Kanye West’s 2010 single, “Power,” includes a lyric in which the rapper claims, “I just needed time alone with my own thoughts.” What he meant was that he needed to isolate himself to rise above public criticism should he want to remain his creative self.
However, a study in the July 2014 issue of the research journal Science, “Just think: The challenges of the disengaged mind,”suggests West might actually have needed something more than just his own thoughts.
The 11-experiment study found that the participants did not enjoy spending time alone, which entailed 15 minutes of no cellphone usage and no sleeping, and were willing to experience painful electric shocks just to distract themselves from their own trains of thought.
“Most people seem to prefer to be doing something rather than nothing, even if that something is negative,” stated the abstract.
This seems, at first, of evidence of the extent to which technology is rotting our brains and turning us into thoughtless zombies. Thankfully, the researchers included a wide demographic in one of the experiments, which demonstrated that people ages 18 to 77 all sought to distract themselves from their own thoughts, regardless of their extent of technology use.
So maybe we can’t blame this on technology, but surely it plays a role, right? Maybe it does, but probably not as much as we want it to.
More often than not, people turn to their cellphones or tablets to relieve them of any sliver of boredom.
For instance, when Angel Olsen opened for Iron and Wine at the North Carolina Museum of Art June 28, she failed to engage her audience, to say the least. Many people in the crowd turned to mobile social media apps to relieve their boredom. At least one couple even checked their LinkedIn accounts, if that illustrates just how boring Olsen’s performance was.
People can complain that social media neutralizes the life experience and that it takes people away from living in the moment. It’s a tired argument.
But could it not be the case that the ability to communicate with almost anyone in the world at any given time does not detract but enhances our human experience? We social creatures have never in our entire history been able to communicate with one another as modern technology allows, and this is only the beginning.
If we have the option to talk to a loved one thousands of miles away instead of some stranger or someone we don’t like, there is no good reason to choose the latter.
A new study from Boston University found Facebook use among married people to be positively correlated with divorce rates.
Even those who acknowledged this finding as a matter of correlation not causation, such as Anne Miller, who wrote the Ozy article, “Quit Facebook, save your marriage,” and those who commented on the article, inclined to blame the social media site for divorce rates.
Maybe an argument could be made that Facebook offers too easy an outlet for a spouse who would otherwise turn to his or her partner in an effort to communicate their relationship troubles.
But that’s a stretch.

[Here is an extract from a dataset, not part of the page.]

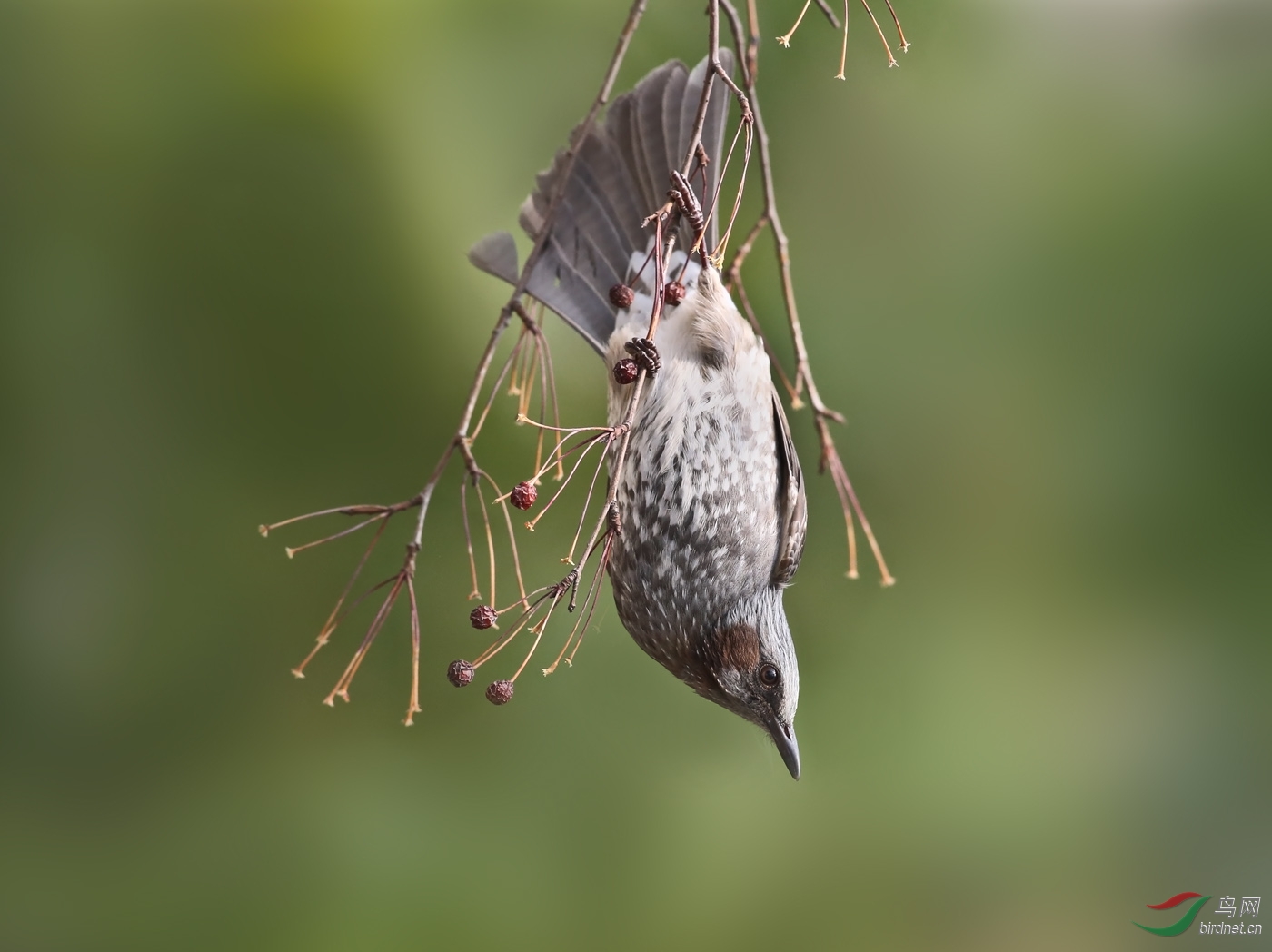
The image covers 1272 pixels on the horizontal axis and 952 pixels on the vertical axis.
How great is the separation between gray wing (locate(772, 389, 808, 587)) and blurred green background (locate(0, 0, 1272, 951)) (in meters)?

Facebook is not causing divorces, only offering an outlet for unsatisfied spouses to communicate with other, more enjoyable people.
In the same way, people didn’t want to be shocked because they couldn’t have their phones. They just wanted a distraction from themselves. Surely, if the shock study had occurred about 10 years ago, participants would have been denied books and would have yielded the same results.
Perhaps, it is against human nature to enjoy being entirely alone. Technology hasn’t changed us (yet), only how we deal with boredom.